Doctor of Philosophy (PhD)

Department

Biological Sciences

Committee Chair

Dr. Mac H. Alford

Committee Chair Department

Biological Sciences

Committee Member 2

Dr. David M. Patrick

Committee Member 2 Department

Geography and Geology

Committee Member 3

Dr. William T. Slack

Committee Member 4

Dr. Jennifer M. Walker

Committee Member 4 Department

Biological Sciences

Committee Member 5

Dr. Robert M. Wood

Abstract

The course of the ancestral Tennessee River has been debated in both the geological and biological literature for over 100 years. Several of the proposed courses for the ancestral Tennessee place its course across the state of Mississippi.
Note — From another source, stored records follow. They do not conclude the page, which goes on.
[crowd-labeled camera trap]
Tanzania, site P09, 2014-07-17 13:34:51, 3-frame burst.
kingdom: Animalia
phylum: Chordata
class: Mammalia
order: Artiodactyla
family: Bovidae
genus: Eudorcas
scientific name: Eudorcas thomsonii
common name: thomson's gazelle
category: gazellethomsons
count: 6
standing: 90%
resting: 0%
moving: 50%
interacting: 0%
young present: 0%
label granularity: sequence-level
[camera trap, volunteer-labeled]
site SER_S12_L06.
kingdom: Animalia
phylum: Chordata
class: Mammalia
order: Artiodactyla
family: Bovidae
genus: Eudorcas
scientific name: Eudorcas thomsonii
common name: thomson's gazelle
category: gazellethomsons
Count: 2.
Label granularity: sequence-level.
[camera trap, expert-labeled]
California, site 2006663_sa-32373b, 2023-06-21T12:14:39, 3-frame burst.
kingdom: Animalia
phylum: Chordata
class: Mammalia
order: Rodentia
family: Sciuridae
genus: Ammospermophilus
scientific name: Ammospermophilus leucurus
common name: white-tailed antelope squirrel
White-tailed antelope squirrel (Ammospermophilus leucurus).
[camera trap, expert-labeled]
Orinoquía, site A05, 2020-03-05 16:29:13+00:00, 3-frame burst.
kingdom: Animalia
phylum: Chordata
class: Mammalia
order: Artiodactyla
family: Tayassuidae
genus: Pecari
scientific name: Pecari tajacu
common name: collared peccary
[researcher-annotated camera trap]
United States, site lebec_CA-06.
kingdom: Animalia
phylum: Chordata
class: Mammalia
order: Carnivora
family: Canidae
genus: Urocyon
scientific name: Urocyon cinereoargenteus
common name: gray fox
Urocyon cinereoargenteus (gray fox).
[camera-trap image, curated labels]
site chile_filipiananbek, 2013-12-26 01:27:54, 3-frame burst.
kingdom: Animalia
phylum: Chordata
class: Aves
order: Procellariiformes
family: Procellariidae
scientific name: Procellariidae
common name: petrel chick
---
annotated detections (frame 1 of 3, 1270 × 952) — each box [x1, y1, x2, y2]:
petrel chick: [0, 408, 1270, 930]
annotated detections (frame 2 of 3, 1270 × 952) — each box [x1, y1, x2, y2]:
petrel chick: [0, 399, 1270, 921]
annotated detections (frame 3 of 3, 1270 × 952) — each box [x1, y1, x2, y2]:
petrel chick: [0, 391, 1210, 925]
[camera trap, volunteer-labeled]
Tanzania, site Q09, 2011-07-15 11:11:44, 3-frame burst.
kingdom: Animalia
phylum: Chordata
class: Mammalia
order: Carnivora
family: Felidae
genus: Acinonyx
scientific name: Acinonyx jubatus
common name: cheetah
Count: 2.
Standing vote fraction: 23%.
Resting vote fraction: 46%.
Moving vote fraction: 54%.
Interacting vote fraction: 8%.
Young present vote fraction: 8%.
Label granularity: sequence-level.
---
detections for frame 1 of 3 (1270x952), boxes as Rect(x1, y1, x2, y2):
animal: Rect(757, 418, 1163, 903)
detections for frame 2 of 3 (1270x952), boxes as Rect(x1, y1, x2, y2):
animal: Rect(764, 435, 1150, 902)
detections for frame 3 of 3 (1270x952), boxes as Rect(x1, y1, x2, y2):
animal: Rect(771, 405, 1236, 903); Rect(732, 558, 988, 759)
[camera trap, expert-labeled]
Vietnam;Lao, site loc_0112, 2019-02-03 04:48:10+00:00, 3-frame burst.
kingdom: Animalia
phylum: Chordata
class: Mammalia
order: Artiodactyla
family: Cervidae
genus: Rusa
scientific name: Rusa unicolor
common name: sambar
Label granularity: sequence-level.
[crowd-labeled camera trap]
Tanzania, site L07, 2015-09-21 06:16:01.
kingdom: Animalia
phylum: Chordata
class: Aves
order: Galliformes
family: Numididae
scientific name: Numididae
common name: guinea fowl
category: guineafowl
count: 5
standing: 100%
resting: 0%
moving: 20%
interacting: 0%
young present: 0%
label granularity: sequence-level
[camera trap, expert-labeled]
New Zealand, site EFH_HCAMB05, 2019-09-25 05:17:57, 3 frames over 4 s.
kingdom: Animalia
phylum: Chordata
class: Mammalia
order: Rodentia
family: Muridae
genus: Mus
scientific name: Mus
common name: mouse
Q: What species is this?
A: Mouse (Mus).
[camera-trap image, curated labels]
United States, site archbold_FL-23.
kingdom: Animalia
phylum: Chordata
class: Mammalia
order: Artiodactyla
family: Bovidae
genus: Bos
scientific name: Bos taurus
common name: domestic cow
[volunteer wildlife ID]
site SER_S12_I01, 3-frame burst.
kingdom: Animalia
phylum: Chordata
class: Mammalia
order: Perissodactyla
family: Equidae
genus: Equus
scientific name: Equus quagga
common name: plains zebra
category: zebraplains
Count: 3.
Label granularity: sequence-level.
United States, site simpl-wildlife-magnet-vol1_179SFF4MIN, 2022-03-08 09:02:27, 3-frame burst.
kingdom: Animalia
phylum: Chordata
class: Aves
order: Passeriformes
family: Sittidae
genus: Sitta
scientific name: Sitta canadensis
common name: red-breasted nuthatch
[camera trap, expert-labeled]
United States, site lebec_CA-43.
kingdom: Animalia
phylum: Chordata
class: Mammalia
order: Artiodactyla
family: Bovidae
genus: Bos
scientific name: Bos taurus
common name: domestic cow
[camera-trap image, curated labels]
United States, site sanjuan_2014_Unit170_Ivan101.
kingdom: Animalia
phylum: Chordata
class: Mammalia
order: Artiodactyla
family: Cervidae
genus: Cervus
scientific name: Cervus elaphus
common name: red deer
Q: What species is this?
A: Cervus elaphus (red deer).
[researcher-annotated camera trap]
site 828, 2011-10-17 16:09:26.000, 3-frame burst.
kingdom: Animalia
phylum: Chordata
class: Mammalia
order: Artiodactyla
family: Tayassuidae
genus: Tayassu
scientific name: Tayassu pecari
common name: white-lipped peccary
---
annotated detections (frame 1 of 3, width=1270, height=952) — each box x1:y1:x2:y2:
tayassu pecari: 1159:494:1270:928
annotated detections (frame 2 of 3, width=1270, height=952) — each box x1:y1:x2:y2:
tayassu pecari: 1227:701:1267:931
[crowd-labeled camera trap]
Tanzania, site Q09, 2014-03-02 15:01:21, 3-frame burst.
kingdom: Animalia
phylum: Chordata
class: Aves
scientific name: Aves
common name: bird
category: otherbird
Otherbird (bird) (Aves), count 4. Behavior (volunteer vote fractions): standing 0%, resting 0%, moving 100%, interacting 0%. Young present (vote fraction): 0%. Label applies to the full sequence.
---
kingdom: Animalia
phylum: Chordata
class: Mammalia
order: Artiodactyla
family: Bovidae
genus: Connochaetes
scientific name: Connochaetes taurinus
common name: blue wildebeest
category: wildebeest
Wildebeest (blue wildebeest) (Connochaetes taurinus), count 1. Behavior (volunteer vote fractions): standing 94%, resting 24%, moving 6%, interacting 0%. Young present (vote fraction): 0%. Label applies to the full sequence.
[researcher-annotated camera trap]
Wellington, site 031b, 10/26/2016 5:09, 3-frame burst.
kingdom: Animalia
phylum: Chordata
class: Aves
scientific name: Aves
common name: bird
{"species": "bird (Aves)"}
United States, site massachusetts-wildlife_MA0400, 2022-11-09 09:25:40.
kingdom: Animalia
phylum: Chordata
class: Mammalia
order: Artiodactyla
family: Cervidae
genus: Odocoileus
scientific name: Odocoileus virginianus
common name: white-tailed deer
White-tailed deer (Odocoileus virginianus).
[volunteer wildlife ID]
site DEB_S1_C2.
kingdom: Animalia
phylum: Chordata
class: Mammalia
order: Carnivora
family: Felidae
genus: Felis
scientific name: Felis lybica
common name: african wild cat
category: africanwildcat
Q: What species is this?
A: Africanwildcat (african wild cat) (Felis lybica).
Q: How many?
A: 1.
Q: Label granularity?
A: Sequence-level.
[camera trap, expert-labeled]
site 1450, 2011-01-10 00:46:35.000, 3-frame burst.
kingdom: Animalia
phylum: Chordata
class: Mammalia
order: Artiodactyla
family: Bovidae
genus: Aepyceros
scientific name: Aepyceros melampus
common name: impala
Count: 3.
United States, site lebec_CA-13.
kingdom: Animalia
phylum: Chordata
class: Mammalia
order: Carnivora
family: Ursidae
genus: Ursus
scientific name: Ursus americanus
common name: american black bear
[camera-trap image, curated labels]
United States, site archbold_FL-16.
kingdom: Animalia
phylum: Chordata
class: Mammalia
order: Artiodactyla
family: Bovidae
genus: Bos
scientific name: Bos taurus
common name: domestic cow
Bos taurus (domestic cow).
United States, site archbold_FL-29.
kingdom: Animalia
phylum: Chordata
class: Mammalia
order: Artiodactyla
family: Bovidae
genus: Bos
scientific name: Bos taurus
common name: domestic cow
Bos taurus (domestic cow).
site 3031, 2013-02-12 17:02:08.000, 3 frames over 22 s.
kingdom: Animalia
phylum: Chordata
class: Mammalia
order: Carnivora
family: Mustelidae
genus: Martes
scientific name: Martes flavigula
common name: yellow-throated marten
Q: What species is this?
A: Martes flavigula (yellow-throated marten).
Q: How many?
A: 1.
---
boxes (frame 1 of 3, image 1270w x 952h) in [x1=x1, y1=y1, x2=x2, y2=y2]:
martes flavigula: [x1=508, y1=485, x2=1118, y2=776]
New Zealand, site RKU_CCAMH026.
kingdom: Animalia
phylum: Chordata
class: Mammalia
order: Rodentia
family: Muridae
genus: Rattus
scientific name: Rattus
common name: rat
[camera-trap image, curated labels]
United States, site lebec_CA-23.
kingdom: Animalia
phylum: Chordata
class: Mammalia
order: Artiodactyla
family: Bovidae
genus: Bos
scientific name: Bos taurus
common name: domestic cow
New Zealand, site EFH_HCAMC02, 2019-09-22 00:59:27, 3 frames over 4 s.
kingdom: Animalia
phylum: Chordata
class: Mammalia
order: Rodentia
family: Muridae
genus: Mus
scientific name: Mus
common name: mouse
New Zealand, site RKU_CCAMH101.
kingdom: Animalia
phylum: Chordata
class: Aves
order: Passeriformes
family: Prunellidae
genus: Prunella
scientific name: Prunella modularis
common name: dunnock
Geochemical analysis of sedimentary rocks in the Pascagoula River basin supports these hypotheses suggesting that the rocks in the Pascagoula basin were derived from the Highland Rim of Tennessee and northern Alabama, while geochemical analysis of rocks from the Pearl River basin point to deposition from a mixture of sources including the ancestral Mississippi River and perhaps the ancestral Tennessee. To delve deeper into the history of the Tennessee River, the phylogenetic systematics of the Etheostoma subgenus Doration were used to further test these hypotheses. Results of the phylogenetic analyses suggest that the members of Doration along the Highland Rim are diverged from not only the remaining Doration, but also from one another due to the breaching of the Fort Payne chert atop the Nashville Dome during the Miocene. From the phylogenetic analyses, it is unclear whether the ancestral Tennessee crossed Mississippi, but a couple of patterns are evident. First, the results suggest that a stream capture event occurred between Bear Creek of the lower Tennessee drainage and one of the eastern tributaries to the Tombigbee River of the Mobile basin. Second, Etheostoma stigmaeum from the Pascagoula River basin are consistently recovered as monophyletic. When coupled with the geological evidence, these findings suggest that the history of Pascagoula River basin may be independent of its neighboring drainages on the coastal plain, possibly due to the mobilization of salt domes in the subsurface of the Gulf of Mexico coastal plain.